Ein Fahrzeug der Kriminaltechnik steht am 13.02.2017 vor einem Plattenbau in Görlitz (Sachsen). Angeklagt sind ein 33-Jähriger und eine 24-Jährige aus Niesky. Sie sollen Anfang Februar einen 24-Jährigen in eine Wohnung in Görlitz gelockt, erstickt und danach mit dessen EC-Karte Geld abgehoben haben. FOTO: Danilo Dittrich / dpa
Der Prozess um den Tod eines 24-Jährigen steht kurz vor dem Abschluss. Erwartet werden dafür fünf Plädoyers.

Nach fünf Monaten steht der Prozess um den gewaltsamen Tod eines 24-Jährigen aus Niesky am Landgericht Görlitz kurz vor dem Abschluss. Wie die Staatsanwaltschaft mitteilte, werden am Donnerstag (13.30 Uhr) fünf Plädoyers der Staatsanwaltschaft, der zwei Nebenkläger und der Anwälte der Angeklagten erwartet.

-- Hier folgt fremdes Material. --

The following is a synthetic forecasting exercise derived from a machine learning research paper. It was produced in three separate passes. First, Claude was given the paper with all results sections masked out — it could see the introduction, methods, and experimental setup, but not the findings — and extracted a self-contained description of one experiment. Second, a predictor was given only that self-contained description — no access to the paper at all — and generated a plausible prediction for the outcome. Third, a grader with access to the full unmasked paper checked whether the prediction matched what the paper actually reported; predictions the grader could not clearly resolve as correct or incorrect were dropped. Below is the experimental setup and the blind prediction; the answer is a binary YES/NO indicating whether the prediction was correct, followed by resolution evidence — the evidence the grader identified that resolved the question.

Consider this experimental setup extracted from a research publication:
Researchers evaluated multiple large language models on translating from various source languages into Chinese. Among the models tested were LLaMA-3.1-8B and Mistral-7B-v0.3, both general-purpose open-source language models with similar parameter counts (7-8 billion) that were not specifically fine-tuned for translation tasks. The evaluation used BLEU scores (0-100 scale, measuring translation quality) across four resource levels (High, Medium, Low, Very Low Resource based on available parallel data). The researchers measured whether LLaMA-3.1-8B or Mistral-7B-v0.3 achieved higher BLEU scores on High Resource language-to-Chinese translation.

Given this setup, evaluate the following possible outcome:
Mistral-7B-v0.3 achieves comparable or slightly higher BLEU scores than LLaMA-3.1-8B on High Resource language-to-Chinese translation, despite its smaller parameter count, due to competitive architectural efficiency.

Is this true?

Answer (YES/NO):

Dem arbeitslosen deutschen Paar aus Görlitz wird vorgeworfen, ihr Opfer am 5. Februar aus Habgier und Heimtücke in eine Görlitzer Wohnung gelockt und mit einem Schlag auf den Hinterkopf betäubt zu haben. Der junge Mann soll nach dem Erpressen der Geldkarte und des Autos mit drei Plastiktüten erstickt worden sein. Der 34-jährige Angeklagte hatte bereits am dritten Verhandlungstag Ende August die gemeinschaftliche Tat gestanden, seine mutmaßliche 24-Jährige Mittäterin ließ nach langem Schweigen vor Gericht im Oktober erklären, dass sie den Mord nicht gewollt habe und beschuldigte ihren Partner. Das Urteil wird voraussichtlich am 13. Dezember gesprochen.